To determine the base side length of the triangular pyramid, we'll first use the relationship between mass, density, and volume to find the volume of the pyramid. The formula that relates these variables is:
\[ \text{Volume} = \frac{\text{Mass}}{\text{Density}} \]
Given:
- Mass \(m = 400 , \text{grams}\)
- Density \(\rho = 16 , \text{g/cm}^3\)
Let's calculate the volume of the pyramid:
\[ \text{Volume} = \frac{400 , \text{grams}}{16 , \text{g/cm}^3} = 25 , \text{cm}^3 \]
Next, we know the formula for the volume \(V\) of a triangular pyramid (also known as a tetrahedron) is given by:
\[ V = \frac{1}{3} \times B \times h \]
Where:
- \(B\) is the area of the base,
- \(h\) is the height of the pyramid.
Given that the height \(h\) is 5 cm, we rearrange the equation to solve for the base area \(B\):
\[ B = \frac{3V}{h} \]
Substituting in the known values:
\[ B = \frac{3 \times 25 , \text{cm}^3}{5 , \text{cm}} = \frac{75 , \text{cm}^3}{5 , \text{cm}} = 15 , \text{cm}^2 \]

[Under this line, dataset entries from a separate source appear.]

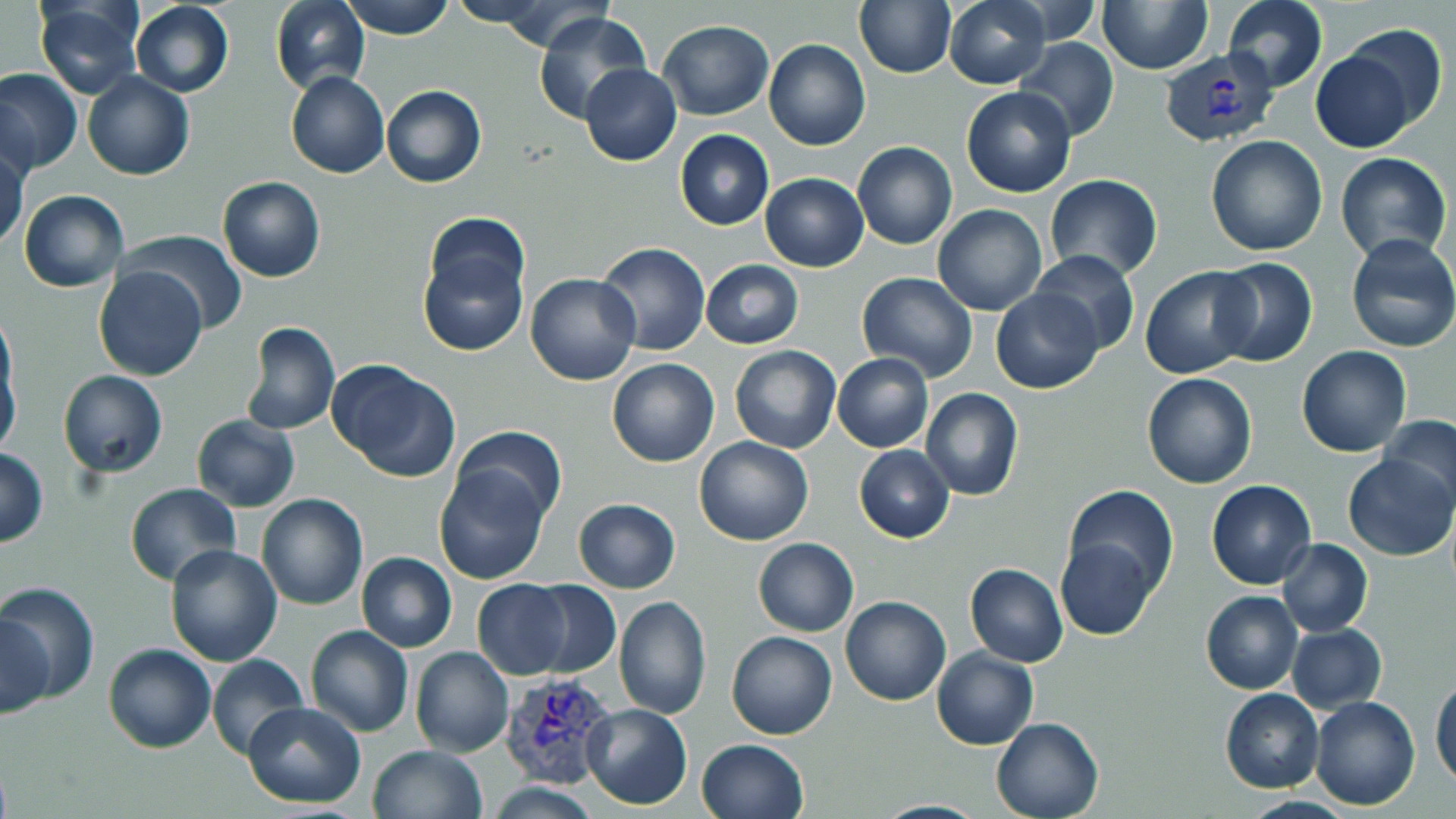

Approximate bounding boxes as (x1, y1, x2, y2) in pixels. Uninfected red blood cell locations: (270, 0, 370, 96), (340, 0, 455, 39), (446, 0, 557, 29), (494, 0, 617, 54), (1220, 0, 1328, 93), (33, 1, 144, 98), (854, 1, 956, 79), (945, 1, 1050, 88), (1005, 1, 1102, 45), (1099, 1, 1211, 74), (131, 2, 233, 97), (533, 11, 651, 126), (658, 20, 773, 120), (1337, 25, 1449, 133), (1014, 37, 1120, 142), (763, 39, 870, 151), (1311, 46, 1419, 151), (579, 64, 682, 166), (1, 69, 82, 174), (285, 71, 389, 179), (83, 72, 195, 180), (381, 85, 486, 188), (961, 85, 1076, 197), (675, 130, 773, 229), (1206, 136, 1328, 257), (852, 142, 958, 250), (0, 147, 27, 253), (1334, 152, 1453, 264), (763, 159, 957, 260), (759, 173, 868, 272), (1043, 173, 1164, 280), (217, 175, 325, 282), (19, 189, 128, 292), (933, 204, 1047, 315), (420, 215, 530, 343), (121, 230, 248, 336), (1346, 233, 1456, 353), (595, 241, 712, 356), (1030, 251, 1140, 355), (1209, 257, 1317, 367), (699, 259, 804, 348), (95, 265, 207, 381), (1140, 266, 1258, 379), (856, 273, 978, 381), (525, 274, 640, 387), (991, 287, 1105, 394), (240, 321, 340, 435), (0, 340, 20, 455), (1296, 345, 1412, 457), (730, 346, 841, 454), (832, 354, 933, 452), (607, 358, 720, 468), (326, 360, 462, 484), (58, 370, 167, 478), (1142, 373, 1256, 489), (920, 387, 1024, 501), (190, 414, 300, 512), (1378, 415, 1456, 516), (452, 425, 568, 527), (693, 435, 814, 546), (854, 445, 954, 543), (0, 449, 48, 546), (1342, 452, 1454, 561), (434, 464, 552, 584), (1206, 480, 1314, 589), (125, 482, 240, 585), (1066, 485, 1178, 597), (256, 494, 368, 611), (574, 498, 680, 593), (753, 537, 858, 637), (1054, 537, 1156, 640), (1277, 538, 1373, 638), (166, 545, 283, 665), (355, 551, 457, 652), (964, 562, 1068, 668), (471, 579, 573, 679), (0, 580, 100, 704), (524, 580, 621, 678), (1201, 591, 1303, 694), (614, 595, 712, 719), (840, 596, 951, 706), (1, 613, 51, 719), (1286, 624, 1387, 713), (306, 626, 414, 737), (262, 630, 402, 787), (727, 630, 837, 741), (102, 642, 216, 753), (409, 646, 514, 758), (932, 647, 1039, 749), (206, 652, 311, 762), (1430, 673, 1455, 787), (1220, 688, 1325, 793), (1310, 694, 1421, 811), (241, 701, 366, 807), (582, 703, 693, 810), (991, 716, 1105, 819), (696, 738, 808, 819), (368, 745, 487, 819), (488, 780, 599, 818). Plasmodium vivax-infected red blood cell locations: (1158, 48, 1278, 146), (498, 672, 619, 790). Slide-level diagnosis: Plasmodium vivax. 1000x magnification. Optical microscopy. One field of a larger specimen. Thin blood smear. Image is 1456×819 pixels. May-Grünwald-Giemsa-stained preparation.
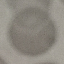

Summary:
  - Result: no malaria parasites detected
  - Stain: Giemsa
  - Image type: cell patch, automatically extracted from a larger field of view and resized to 64 × 64 pixels
  - Capture: smartphone camera at the microscope eyepiece
  - Preparation: thin smear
Report the malaria status of this cell.
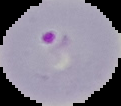
It is parasitized.

From a thin blood smear. Segmented cell region on a black background. Image is 121×106 pixels.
Assess this cell for malaria.
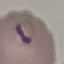
Parasitized.

{
  "capture": "smartphone through the microscope eyepiece",
  "stain": "Giemsa",
  "preparation": "thin smear",
  "image_type": "automatically extracted cell patch, resized to 64 × 64 pixels"
}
Assess this cell for malaria.
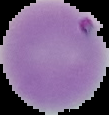

Parasitized.

preparation = thin blood smear
image size = 109×115 pixels
image type = segmented cell region with the area outside set to black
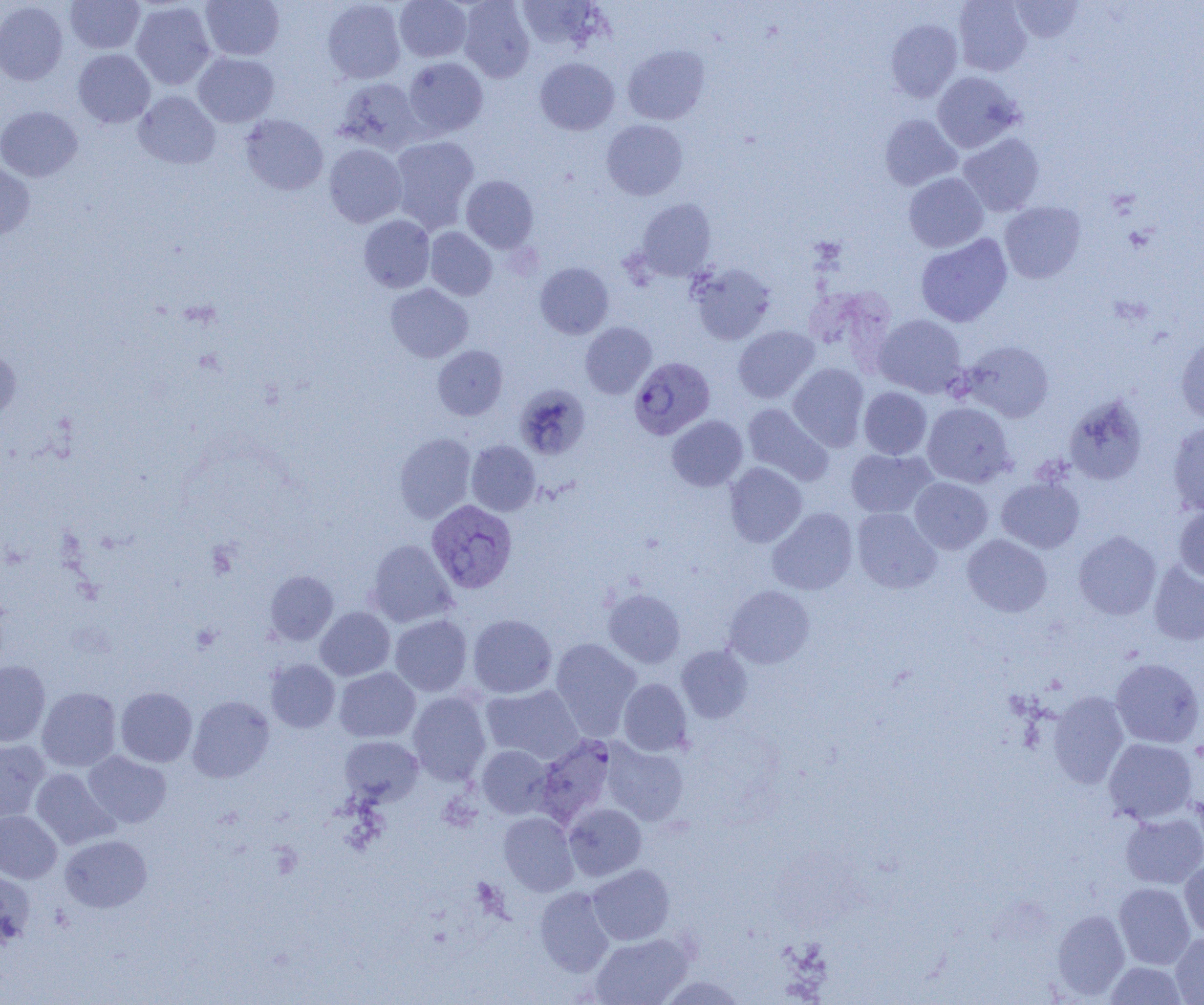

{
  "slide_level_diagnosis": "Plasmodium vivax",
  "preparation": "thin blood smear",
  "modality": "optical microscopy",
  "image_size": "1204×1005 pixels",
  "plasmodium_vivax_infected_red_blood_cell_locations": "approximate bounding boxes as (x1,y1)-(x2,y2) corner pairs in pixels: (629,356)-(715,439), (426,500)-(517,594)",
  "magnification": "1000x",
  "field_of_view": "single",
  "uninfected_red_blood_cell_locations": "approximate bounding boxes as (x1,y1)-(x2,y2) corner pairs in pixels: (65,0)-(145,54), (201,0)-(285,61), (322,0)-(406,84), (394,0)-(471,62), (458,0)-(535,82), (516,0)-(605,53), (1009,0)-(1084,43), (0,1)-(68,85), (131,1)-(216,90), (953,1)-(1032,76), (886,19)-(962,101), (622,45)-(710,125), (72,49)-(155,128), (193,52)-(279,127), (403,57)-(488,137), (535,58)-(619,135), (932,72)-(1022,153), (333,78)-(425,154), (134,91)-(220,169), (0,105)-(82,182), (240,114)-(328,195), (880,114)-(962,189), (601,119)-(688,200), (957,133)-(1044,216), (389,136)-(479,232), (324,144)-(407,227), (0,161)-(35,243), (903,172)-(988,252), (461,175)-(538,252), (636,199)-(717,281), (999,201)-(1086,283), (359,215)-(435,293), (425,227)-(497,300), (915,234)-(1012,327), (535,262)-(614,339), (688,262)-(776,345), (386,283)-(473,362), (874,314)-(968,398), (580,322)-(656,398), (733,325)-(819,402), (1175,333)-(1204,425), (962,340)-(1054,422), (433,345)-(508,420), (0,348)-(21,422), (788,363)-(869,451), (515,384)-(590,459), (859,386)-(932,459), (1063,395)-(1149,485), (922,402)-(1015,487), (742,403)-(833,486), (667,415)-(748,491), (1167,421)-(1204,515), (394,433)-(476,523), (467,440)-(540,515), (845,448)-(936,518), (725,462)-(807,548), (996,476)-(1084,553), (909,477)-(993,553), (1174,505)-(1204,583), (768,508)-(858,595), (852,508)-(941,593), (1073,530)-(1161,620), (962,534)-(1052,617), (366,539)-(457,627), (1147,560)-(1204,646), (265,570)-(338,644), (724,585)-(815,668), (603,588)-(685,668), (315,607)-(395,681), (390,614)-(472,696), (468,614)-(557,698), (550,638)-(641,739), (677,645)-(752,723), (1110,658)-(1204,748), (266,659)-(340,732), (0,661)-(50,746), (334,667)-(420,742), (618,678)-(692,756), (481,684)-(583,763), (37,687)-(121,772), (115,687)-(197,767), (408,691)-(491,785), (1048,691)-(1130,788), (188,696)-(274,782), (340,736)-(423,805), (534,736)-(616,826), (1103,738)-(1197,824), (0,739)-(50,824), (603,740)-(689,825), (477,745)-(553,818), (83,751)-(171,828), (31,768)-(119,849), (563,803)-(646,881), (0,810)-(62,883), (1120,811)-(1204,888), (499,812)-(579,896), (60,835)-(152,912), (1180,859)-(1204,939), (588,864)-(675,945), (0,871)-(36,950), (1114,882)-(1195,969), (534,887)-(614,976), (1052,909)-(1130,999), (589,933)-(692,1005), (1170,933)-(1204,1004), (1105,961)-(1188,1005), (658,974)-(748,1005)"
}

Now, since the base of the pyramid is an equilateral triangle, the area \(B\) of an equilateral triangle with side length \(s\) is given by the formula:
\[ B = \frac{\sqrt{3}}{4} s^2 \]
Setting this equal to the base area we found:
\[ \frac{\sqrt{3}}{4} s^2 = 15 \]
To solve for \(s^2\), we multiply both sides by 4:
\[ \sqrt{3} s^2 = 60 \]
Then we divide by \(\sqrt{3}\):
\[ s^2 = \frac{60}{\sqrt{3}} = 20\sqrt{3} \]
Finally, we take the square root to find \(s\):
\[ s = \sqrt{20\sqrt{3}} = \sqrt{20} \cdot \sqrt[4]{3} = 2\sqrt{5} \cdot \sqrt[4]{3} \]
Thus, the side length \(s\) of the equilateral triangle base of the pyramid can be computed, but as it is complex and involves irrational numbers.
In summary, the side length \(s\) of the equilateral triangle base can be approximated or kept in this form for final calculation if precision is needed.